__What is expected__
Match the word "with". Return each line of the data below where it appears.

[Source records]

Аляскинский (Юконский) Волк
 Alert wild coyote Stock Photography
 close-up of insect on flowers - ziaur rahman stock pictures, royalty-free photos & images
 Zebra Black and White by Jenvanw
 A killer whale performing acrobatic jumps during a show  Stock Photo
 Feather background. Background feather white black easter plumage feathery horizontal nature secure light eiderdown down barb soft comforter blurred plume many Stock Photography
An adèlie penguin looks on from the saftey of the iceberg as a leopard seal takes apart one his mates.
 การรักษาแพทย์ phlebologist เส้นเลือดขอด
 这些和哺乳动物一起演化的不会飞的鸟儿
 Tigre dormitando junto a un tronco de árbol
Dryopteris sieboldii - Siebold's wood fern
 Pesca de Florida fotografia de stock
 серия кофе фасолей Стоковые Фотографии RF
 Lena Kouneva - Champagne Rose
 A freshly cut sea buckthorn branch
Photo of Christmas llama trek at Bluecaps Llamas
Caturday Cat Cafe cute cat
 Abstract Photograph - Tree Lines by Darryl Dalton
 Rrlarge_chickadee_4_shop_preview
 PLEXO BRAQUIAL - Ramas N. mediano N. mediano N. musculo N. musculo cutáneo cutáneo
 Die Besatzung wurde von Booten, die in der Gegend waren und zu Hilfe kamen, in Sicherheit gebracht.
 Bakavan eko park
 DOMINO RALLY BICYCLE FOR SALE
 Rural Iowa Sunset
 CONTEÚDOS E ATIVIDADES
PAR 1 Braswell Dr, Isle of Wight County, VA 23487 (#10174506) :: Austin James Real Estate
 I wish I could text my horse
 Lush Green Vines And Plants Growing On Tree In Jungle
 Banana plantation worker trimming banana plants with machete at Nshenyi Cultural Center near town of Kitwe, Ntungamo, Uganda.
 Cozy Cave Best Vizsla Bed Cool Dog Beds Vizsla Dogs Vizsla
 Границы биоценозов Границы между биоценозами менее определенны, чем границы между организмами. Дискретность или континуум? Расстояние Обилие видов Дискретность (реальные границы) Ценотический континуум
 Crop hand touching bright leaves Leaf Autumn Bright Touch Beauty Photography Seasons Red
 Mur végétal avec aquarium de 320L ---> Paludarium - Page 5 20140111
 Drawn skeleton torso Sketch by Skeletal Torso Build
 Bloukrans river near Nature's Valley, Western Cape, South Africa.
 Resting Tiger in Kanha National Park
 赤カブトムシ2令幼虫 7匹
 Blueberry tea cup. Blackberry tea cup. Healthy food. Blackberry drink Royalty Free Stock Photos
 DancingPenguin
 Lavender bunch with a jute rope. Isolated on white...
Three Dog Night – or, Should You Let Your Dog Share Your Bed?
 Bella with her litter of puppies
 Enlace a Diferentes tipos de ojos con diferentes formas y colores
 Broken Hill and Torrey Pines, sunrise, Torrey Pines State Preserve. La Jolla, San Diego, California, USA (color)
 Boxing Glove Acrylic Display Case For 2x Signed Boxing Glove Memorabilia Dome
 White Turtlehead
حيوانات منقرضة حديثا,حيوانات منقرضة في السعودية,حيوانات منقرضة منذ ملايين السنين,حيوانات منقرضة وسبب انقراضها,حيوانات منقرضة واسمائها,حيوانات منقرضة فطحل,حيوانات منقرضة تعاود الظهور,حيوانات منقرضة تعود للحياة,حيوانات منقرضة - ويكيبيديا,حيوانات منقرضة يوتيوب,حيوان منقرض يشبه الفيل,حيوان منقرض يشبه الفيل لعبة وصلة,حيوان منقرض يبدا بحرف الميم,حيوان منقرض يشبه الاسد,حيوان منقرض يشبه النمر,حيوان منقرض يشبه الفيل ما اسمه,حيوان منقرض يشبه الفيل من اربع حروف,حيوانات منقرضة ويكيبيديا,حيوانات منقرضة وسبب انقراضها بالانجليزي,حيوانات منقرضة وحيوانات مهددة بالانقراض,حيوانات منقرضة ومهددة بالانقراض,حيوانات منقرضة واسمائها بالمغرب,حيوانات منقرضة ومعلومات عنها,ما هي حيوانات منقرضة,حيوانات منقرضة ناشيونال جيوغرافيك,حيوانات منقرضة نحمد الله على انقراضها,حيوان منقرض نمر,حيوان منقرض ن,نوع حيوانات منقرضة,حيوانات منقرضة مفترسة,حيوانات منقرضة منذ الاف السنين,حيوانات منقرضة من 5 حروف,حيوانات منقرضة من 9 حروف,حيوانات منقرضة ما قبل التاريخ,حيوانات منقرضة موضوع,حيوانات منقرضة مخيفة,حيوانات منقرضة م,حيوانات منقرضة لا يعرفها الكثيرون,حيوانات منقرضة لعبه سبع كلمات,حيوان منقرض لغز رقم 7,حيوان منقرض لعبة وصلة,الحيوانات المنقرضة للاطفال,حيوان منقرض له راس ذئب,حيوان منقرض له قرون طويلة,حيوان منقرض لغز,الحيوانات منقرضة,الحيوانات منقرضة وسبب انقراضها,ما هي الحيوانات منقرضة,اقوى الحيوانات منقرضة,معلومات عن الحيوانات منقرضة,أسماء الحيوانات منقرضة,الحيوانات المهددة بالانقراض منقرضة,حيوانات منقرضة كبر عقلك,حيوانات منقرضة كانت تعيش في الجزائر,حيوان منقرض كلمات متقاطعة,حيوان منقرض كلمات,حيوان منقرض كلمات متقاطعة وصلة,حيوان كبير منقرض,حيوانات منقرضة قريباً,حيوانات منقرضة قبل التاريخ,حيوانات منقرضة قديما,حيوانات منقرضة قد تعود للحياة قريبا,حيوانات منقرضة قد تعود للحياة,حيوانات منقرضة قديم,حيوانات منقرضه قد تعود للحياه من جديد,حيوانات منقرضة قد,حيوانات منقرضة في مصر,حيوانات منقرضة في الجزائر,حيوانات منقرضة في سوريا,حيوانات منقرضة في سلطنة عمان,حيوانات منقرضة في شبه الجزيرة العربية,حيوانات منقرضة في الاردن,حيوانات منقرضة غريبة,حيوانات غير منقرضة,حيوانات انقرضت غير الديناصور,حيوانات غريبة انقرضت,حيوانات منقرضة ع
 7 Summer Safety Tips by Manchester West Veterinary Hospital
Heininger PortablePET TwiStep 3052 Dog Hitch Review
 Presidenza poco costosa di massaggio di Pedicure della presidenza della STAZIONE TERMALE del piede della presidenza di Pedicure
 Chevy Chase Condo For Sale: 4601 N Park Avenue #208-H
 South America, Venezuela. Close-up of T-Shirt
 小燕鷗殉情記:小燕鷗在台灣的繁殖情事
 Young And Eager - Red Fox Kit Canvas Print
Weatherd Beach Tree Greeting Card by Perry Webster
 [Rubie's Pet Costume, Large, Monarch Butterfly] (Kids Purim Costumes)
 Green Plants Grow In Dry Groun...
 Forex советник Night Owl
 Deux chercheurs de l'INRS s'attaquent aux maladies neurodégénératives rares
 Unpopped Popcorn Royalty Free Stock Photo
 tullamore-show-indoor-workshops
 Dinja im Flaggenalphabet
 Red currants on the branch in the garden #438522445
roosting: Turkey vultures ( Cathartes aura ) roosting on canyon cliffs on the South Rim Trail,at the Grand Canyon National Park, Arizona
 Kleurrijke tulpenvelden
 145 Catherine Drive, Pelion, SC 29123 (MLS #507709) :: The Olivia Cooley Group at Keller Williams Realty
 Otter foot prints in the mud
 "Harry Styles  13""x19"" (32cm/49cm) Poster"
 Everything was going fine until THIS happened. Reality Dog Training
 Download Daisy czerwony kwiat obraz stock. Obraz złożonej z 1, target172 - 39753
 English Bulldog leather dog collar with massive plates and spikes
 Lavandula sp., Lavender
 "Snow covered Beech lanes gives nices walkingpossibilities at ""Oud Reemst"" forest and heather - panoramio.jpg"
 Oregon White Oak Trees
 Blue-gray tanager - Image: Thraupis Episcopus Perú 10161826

__Worked solution__
 Banana plantation worker trimming banana plants with machete at Nshenyi Cultural Center near town of Kitwe, Ntungamo, Uganda.
 Lavender bunch with a jute rope. Isolated on white...
 Bella with her litter of puppies
 English Bulldog leather dog collar with massive plates and spikes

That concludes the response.